One citizen commented that, if Kennecott is building its private “South Road,” going from the mine site to Humboldt, mine workers would not be traveling roughly 40 miles, round-trip, to eat, buy gas and sleep in Big Bay. Instead, “they would be going to Ishpeming and Humboldt.”

Local business owner, Kristi Mills, said her own customer surveys show that “half of our tourism visitors are against the mine” and that a designated “recreation area”, in the township, is needed so that visitors can avoid industrial traffic and enjoy outdoor activities. Mills commented, “Are we going to replace our tourism business with convenience stores, McDonald’s, maybe another gas station, a tire store – what is Big Bay going to look like?”

At least half a dozen attendees appeared to support the mining project, citing the potential for them to personally earn money if the mine was opened, including the possibility of renting rooms to mine workers and building a nursing home for the elderly. However, the majority of attendees, which included many members of the Big Bay business community, expressed a position that Kennecott’s mine would adversely affect the Big Bay economy, in the long-term.

One construction worker commented that he had helped bulldoze an area near Iron River for a mining company and that the mine caused extensive pollution afterwards. To applause, the man said, “If an opportunity came to work at this mine, I’d probably turn it down, regardless of how much money I could make, because I like it just the way it is.”
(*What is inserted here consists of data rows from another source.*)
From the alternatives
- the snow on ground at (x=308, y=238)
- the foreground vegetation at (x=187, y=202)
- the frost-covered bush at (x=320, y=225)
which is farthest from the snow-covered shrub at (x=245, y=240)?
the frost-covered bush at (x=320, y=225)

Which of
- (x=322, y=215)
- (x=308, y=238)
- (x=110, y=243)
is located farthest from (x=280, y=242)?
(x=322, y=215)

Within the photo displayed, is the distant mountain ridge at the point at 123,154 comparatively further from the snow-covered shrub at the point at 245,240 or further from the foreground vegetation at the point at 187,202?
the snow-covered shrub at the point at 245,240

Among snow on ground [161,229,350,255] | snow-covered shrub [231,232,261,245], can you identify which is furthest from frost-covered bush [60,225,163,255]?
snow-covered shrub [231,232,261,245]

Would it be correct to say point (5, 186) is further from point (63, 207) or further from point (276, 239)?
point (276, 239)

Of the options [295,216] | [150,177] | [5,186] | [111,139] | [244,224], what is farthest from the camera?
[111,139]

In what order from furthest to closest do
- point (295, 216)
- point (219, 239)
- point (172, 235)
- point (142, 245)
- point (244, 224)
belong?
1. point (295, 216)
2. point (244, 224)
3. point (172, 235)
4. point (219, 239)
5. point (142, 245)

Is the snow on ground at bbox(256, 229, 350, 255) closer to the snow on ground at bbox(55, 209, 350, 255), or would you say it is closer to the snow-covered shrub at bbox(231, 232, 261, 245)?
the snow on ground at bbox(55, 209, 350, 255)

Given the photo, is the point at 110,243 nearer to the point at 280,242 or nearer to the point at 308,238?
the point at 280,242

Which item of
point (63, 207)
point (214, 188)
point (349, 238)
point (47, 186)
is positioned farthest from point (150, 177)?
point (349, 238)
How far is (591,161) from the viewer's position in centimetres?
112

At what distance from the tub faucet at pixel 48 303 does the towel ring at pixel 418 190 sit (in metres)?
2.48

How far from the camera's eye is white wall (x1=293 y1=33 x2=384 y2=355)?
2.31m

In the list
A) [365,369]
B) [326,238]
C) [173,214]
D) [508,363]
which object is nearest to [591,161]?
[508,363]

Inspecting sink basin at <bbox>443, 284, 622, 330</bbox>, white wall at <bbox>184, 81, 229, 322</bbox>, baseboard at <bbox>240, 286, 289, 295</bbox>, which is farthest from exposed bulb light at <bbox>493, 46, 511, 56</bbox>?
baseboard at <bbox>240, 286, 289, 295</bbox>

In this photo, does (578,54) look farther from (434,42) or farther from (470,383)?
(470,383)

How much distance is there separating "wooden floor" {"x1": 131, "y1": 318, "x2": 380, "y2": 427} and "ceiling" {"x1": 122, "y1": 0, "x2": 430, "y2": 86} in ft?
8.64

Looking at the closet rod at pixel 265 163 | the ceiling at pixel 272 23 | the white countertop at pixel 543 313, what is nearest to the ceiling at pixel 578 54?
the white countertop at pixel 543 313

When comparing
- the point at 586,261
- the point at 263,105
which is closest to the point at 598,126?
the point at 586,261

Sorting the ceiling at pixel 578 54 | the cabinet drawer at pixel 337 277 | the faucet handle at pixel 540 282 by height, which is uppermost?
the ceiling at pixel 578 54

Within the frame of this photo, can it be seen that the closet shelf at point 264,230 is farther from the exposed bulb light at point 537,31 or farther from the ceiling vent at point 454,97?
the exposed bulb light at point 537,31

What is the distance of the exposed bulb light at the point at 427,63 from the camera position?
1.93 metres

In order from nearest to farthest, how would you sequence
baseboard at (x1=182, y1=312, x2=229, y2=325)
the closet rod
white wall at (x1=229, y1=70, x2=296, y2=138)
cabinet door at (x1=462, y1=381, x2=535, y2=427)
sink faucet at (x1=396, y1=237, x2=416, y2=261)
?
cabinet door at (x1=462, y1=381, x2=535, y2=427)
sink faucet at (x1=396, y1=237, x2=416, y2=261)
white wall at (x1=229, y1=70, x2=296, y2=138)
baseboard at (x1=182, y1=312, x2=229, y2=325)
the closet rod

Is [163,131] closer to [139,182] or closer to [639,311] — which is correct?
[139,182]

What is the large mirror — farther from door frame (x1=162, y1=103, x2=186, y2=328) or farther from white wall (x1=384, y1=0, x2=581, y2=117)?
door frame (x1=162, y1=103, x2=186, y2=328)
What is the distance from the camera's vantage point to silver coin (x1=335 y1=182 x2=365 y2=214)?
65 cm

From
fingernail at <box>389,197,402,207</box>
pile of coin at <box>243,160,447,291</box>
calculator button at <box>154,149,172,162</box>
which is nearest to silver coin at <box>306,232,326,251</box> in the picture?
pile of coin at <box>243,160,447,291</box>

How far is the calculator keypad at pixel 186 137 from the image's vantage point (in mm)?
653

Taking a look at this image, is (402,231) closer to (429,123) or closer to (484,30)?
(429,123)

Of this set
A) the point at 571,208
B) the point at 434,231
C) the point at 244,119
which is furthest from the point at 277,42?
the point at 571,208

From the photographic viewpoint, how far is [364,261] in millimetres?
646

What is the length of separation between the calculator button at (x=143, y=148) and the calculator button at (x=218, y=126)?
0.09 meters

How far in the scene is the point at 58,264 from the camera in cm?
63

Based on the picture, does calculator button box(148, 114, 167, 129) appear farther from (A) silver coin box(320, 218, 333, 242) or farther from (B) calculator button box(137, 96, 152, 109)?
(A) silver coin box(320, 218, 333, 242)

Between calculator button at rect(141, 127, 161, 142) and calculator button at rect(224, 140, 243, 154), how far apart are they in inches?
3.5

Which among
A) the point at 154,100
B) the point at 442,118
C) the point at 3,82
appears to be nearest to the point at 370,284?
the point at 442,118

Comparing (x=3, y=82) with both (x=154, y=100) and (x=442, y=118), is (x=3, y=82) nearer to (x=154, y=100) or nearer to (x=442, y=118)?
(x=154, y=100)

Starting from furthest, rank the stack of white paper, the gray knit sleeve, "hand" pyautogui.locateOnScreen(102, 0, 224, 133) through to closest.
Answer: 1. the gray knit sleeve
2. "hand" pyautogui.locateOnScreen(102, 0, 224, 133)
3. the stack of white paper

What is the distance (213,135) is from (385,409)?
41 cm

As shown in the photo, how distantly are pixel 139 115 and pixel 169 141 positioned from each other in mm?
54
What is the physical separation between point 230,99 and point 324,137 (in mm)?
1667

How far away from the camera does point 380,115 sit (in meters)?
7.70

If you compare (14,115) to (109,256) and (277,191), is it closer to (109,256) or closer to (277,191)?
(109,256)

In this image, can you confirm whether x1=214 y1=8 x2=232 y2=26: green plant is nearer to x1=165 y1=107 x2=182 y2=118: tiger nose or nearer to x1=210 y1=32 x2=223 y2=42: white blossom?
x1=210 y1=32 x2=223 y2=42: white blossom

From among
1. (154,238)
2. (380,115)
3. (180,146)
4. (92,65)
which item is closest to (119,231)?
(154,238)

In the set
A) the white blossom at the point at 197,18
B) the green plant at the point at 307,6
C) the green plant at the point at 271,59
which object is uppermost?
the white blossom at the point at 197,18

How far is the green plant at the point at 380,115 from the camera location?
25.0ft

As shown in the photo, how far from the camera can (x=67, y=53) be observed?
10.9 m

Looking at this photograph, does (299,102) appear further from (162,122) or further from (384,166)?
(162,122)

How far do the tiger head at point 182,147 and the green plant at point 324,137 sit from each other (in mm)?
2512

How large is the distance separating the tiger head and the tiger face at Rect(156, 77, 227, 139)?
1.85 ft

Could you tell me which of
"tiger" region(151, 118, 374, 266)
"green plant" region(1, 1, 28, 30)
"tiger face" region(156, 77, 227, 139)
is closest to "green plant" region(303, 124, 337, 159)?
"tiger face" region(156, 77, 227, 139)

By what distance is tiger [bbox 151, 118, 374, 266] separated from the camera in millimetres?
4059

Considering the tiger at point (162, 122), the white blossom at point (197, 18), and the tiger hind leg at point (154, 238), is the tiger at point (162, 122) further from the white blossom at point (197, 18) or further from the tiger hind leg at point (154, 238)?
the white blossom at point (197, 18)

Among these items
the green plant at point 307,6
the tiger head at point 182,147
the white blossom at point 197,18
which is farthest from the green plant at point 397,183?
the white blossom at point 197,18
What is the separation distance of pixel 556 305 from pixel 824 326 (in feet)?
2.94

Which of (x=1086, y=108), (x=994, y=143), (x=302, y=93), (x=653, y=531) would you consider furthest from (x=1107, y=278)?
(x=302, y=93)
Cherry commented that Kennecott would hire 300 construction workers during the construction phase and 120 workers for actual mining. Cherry said that Kennecott is aiming for 70% local jobs but did not specify what the company considers “local”.

Bill Henry said that Kennecott is hiring contractors for the underground, “major civil”, and mechanical/electrical construction phases of the Eagle Project and that local contractors will be given hiring priority ‘even if their bid is a little higher.’

While initially saying that Kennecott did not have contractors lined up for construction, Henry did admit that the contractors are Bacco Construction Co., from Iron Mountain; Yalmer-Mattila Contracting Inc., from Houghton; and A. Lindberg & Sons, from Ishpeming. Contractors involved in underground construction are Cementation Canada Inc., from Ontario, and J.S. Redpath Limited, also from Ontario.

Following Kennecott’s presentation, Gregg Nominelli, from the Lake Superior Community Partnership (LSCP), informed attendees about the LSCP’s role in assisting individuals with formulating a business plan and seeking loan funding for opening a business. Nominelli stressed that the business does not have to be mine related but could be businesses intended to serve pre-existing needs.




Gregg Nominelli, LSCP; photo by Teresa Bertossi



One citizen commented that an individual might have trouble seeking funding for a business if the venture appeared viable for only a short “seven and one-half to eight-year window,” when the mine was operating. Another comment regarded the potential for an individual interested in long-term business operation to seek reclamation work at the mine site, as pollution, from the mine site, would last indefinitely.